In August 1966 Kerr offered the press and the police morality squad a sneak preview of the topless dancing he planned to introduce. The cops declined the invitation, but the press showed up to see what the hype was about. The show was a disaster; according to the Globe and Mail, reporters “cramped 60-strong in a dark, stuffy 12-by-15 room for half an hour, threatened to walk out before the act went on.” The star attraction, described as a 21-year old girl of Swedish extraction, went on 40 minutes later than scheduled. Housed in a wrought-iron cage in the Jungle Room (a second floor lounge carpeted in grass), the masked dancer was to be presented under a black light, slightly shrouded by a dry ice machine. The equipment spewed out too much smoke, choking the audience and making it impossible to tell if she actually was topless. A minute into her dance, the reporters walked out amid cries of “fake,” “fraud,” and at least one politically incorrect term for “ripoff.” The Globe and Mail advised Kerr to “restrict his exotica to the chocolate-covered ants and bees on his menu at $17.95 a plate.”

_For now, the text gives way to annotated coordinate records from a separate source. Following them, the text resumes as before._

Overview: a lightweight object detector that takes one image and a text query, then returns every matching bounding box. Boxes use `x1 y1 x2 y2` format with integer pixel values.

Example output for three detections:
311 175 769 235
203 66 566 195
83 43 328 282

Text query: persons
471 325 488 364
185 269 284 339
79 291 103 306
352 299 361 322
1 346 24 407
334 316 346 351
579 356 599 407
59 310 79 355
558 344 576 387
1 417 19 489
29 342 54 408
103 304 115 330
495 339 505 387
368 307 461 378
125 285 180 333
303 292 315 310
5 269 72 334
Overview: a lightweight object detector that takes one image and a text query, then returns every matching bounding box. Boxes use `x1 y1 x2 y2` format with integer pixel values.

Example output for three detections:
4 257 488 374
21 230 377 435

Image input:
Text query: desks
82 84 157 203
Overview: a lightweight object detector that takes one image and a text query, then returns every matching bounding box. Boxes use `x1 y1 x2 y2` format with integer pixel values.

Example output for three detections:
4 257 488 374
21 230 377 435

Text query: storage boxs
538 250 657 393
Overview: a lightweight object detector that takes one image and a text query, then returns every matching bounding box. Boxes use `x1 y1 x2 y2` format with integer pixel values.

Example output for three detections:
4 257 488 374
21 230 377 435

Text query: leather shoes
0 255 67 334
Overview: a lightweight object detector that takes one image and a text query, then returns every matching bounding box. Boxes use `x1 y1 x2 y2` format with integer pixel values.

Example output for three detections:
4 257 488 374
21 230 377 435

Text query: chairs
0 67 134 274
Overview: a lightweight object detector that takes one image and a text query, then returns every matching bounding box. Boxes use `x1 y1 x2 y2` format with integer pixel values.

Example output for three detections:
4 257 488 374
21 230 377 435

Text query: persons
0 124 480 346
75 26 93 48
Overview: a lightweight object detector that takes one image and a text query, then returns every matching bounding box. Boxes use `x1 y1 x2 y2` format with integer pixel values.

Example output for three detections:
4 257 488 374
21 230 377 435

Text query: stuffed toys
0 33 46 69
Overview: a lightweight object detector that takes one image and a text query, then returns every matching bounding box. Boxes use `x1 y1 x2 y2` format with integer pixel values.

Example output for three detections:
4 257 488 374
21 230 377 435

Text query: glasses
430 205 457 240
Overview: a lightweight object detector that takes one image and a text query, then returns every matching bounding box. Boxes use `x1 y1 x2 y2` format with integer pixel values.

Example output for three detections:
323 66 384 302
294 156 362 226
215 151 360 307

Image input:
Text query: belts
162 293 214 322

Wyche, billed as “the world’s first topless folksinger,” demonstrates her musical talents in front of news photographers, December 1967. Photo by Richard Cole, taken for the Telegram. York University Archives, 1974-002 / 132.

For the next few years, the Mynah Bird tried topless anything. In December 1967 Kerr introduced Wyche, “the world’s first topless folksinger,” whose guitar covered her from armpits down. The following spring silent nudie movies from the UK were screened in the Jungle Room, which consisted mainly of busty women slipping off their tops and into sudsy tubs. In May 1971, Kerr placed a classified in the Globe and Mail for a “nude chef.” Applicants were interviewed by Kerr’s mother-in-law, who he claimed was a chef and dietician. Apart from wearing a legally-mandated chef’s hat, the cooks served up sandwiches and drinks in the buff. Kerr’s increasing obsession with nudity led Mynah Birds bassist Bruce Palmer to later call him “the Larry Flynt of Yorkville.”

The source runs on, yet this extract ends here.